▸ **Texte fourni**
Pas moins de six printemps séparent le fantasmagorique "Endtroducing" de ce second véritable album du seigneur Shadow. Intronisé maître d'un hip-hop "abstrait" teinté de trip-hop dont lui seul a véritablement la maîtrise, l'éternel fouineur de crates, accessoirement génial turntablist et producteur incontournable a su, avec une unique galette déposée en 1996, s'imposer comme un artiste essentiel. Pendant ces interminables mois d'absence discographique (en solo), et hormis divers projets avec la structure Quannum et les artistes gravitant autour de Jurassic 5 (pour faire court), l'artiste s'est fait discret, préparant probablement un ricochet à la hauteur de nos espérances justifiées par l'excellence de son premier fait d'arme.
Les auditeurs qu'"Endtroducing" avait amené jusqu'à l'exaltation, restaient donc impuissants et impatients, se contentant de quelques productions éparpillées, de sporadiques bootlegs et de projets divers (citons parmi d'autres les "Ultimate Lessons" en compagnie de Cut Chemist, Numark, Double Dee, Steinsky et "Pre Emptive Strike", compilant d'anciens singles…). Voici donc cet espéré "The Private Press" au visuel inspirant l'abstraction et suscitant l'interrogation (les fans les plus tenaces auront certainement insérer le disque avant toute analyse de l'artwork).

▸ **Matériau fourni**
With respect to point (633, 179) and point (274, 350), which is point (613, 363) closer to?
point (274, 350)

▸ **Explorer le matériau**
1 – Recopiez le passage de la critique qui s'ouvre sur les mots contenant « Pas moins de » et se clôt sur « premier fait d'arme. ».
2 – D'après la critique, avec quels artistes les « Ultimate Lessons » ont-elles été réalisées ? Citez-les tous.
Ce matériau provient d'une autre source que le texte.

▸ **Résultats**
1 –
Pas moins de six printemps séparent le fantasmagorique "Endtroducing" de ce second véritable album du seigneur Shadow. Intronisé maître d'un hip-hop "abstrait" teinté de trip-hop dont lui seul a véritablement la maîtrise, l'éternel fouineur de crates, accessoirement génial turntablist et producteur incontournable a su, avec une unique galette déposée en 1996, s'imposer comme un artiste essentiel. Pendant ces interminables mois d'absence discographique (en solo), et hormis divers projets avec la structure Quannum et les artistes gravitant autour de Jurassic 5 (pour faire court), l'artiste s'est fait discret, préparant probablement un ricochet à la hauteur de nos espérances justifiées par l'excellence de son premier fait d'arme.

2 – Cut Chemist, Numark, Double Dee, Steinsky